Positive outlook in heart disease tied to fewer deaths
NEW YORK - People with heart disease who are more upbeat and excited tend to live longer than those who don't have such a positive outlook, a new study suggests, possibly because they are often more active.
Researchers surveyed people with ischemic heart disease - when the heart doesn't get enough blood due to narrowed arteries - and found earning a high score on measures of "positive affect" was tied to a greater chance of being a regular exerciser and a lower risk of dying over the next five years.
"It adds to the body of literature suggesting that there may be relationships between positive affect … and all-cause mortality," Richard Sloan, who studies psychological risk factors and heart disease at Columbia University Medical Center in New York, said.
But, "It's going to take more than this to be confident that there's a link in the way we're confident there's a link between depression and (a higher risk of) heart disease," Sloan, who didn't participate in the new research, told Reuters Health.
The new study included 607 heart patients who were seen at one Danish hospital.
Susanne S. Pedersen from Tilburg University in The Netherlands and her colleagues asked the patients about their quality of life, mood and lifestyle habits including physical activity in 2005. Then they used death and hospital records to track participants through 2010.
------------------------------------------------
Required action
Duplicate the passage of the heart disease article from "Positive outlook in" to "next five years.", word for word. The rows that come next are not needed for this work.
------------------------------------------------
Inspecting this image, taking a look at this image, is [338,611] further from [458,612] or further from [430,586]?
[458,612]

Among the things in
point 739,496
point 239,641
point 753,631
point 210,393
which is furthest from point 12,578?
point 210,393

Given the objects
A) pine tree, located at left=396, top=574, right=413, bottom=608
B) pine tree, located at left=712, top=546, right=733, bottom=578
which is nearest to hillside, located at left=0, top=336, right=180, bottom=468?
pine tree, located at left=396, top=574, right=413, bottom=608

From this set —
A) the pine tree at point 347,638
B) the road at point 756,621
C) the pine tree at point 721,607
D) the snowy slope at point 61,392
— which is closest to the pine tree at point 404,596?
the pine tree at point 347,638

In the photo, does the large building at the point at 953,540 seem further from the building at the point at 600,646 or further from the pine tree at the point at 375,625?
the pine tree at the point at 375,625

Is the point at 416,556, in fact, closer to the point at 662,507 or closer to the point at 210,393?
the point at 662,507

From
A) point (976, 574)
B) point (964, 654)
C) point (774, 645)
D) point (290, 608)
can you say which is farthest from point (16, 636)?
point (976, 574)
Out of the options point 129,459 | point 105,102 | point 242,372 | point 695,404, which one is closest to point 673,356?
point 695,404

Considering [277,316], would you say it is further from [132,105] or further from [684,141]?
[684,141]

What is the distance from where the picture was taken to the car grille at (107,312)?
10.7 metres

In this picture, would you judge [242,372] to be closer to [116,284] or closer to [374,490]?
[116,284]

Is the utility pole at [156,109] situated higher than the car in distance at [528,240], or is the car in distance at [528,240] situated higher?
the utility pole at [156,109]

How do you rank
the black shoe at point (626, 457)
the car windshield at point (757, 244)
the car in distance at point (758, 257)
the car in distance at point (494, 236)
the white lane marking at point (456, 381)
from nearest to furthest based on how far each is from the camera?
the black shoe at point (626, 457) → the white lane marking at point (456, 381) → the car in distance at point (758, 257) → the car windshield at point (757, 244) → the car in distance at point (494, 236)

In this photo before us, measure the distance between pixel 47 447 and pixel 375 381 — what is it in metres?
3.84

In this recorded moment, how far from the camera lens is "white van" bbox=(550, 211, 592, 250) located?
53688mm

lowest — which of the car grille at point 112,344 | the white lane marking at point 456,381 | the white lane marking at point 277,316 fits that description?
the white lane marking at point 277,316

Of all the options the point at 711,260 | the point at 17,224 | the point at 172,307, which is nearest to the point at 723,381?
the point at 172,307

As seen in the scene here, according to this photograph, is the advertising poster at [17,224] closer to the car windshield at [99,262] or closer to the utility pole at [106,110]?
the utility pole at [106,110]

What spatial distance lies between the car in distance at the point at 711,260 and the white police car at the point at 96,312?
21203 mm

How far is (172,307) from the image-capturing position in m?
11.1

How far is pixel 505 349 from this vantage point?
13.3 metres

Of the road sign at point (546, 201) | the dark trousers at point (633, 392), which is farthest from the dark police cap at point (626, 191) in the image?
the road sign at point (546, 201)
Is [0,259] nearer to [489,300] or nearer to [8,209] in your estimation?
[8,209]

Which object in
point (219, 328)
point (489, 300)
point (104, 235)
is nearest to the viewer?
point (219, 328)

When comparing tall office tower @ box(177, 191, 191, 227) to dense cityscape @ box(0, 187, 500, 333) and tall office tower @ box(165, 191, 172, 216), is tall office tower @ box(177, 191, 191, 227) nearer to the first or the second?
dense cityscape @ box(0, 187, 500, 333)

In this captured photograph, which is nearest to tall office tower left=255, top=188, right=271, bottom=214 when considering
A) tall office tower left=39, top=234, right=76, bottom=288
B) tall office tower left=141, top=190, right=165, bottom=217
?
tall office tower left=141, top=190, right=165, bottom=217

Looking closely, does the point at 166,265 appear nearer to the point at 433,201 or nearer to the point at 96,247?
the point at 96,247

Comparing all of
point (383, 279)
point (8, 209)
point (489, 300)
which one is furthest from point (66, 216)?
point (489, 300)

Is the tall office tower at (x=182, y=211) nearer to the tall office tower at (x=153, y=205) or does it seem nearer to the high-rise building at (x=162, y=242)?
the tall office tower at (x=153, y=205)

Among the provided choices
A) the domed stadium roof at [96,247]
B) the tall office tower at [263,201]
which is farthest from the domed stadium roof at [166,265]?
------------------------------------------------
Exercise result
Positive outlook in heart disease tied to fewer deaths
NEW YORK - People with heart disease who are more upbeat and excited tend to live longer than those who don't have such a positive outlook, a new study suggests, possibly because they are often more active.
Researchers surveyed people with ischemic heart disease - when the heart doesn't get enough blood due to narrowed arteries - and found earning a high score on measures of "positive affect" was tied to a greater chance of being a regular exerciser and a lower risk of dying over the next five years.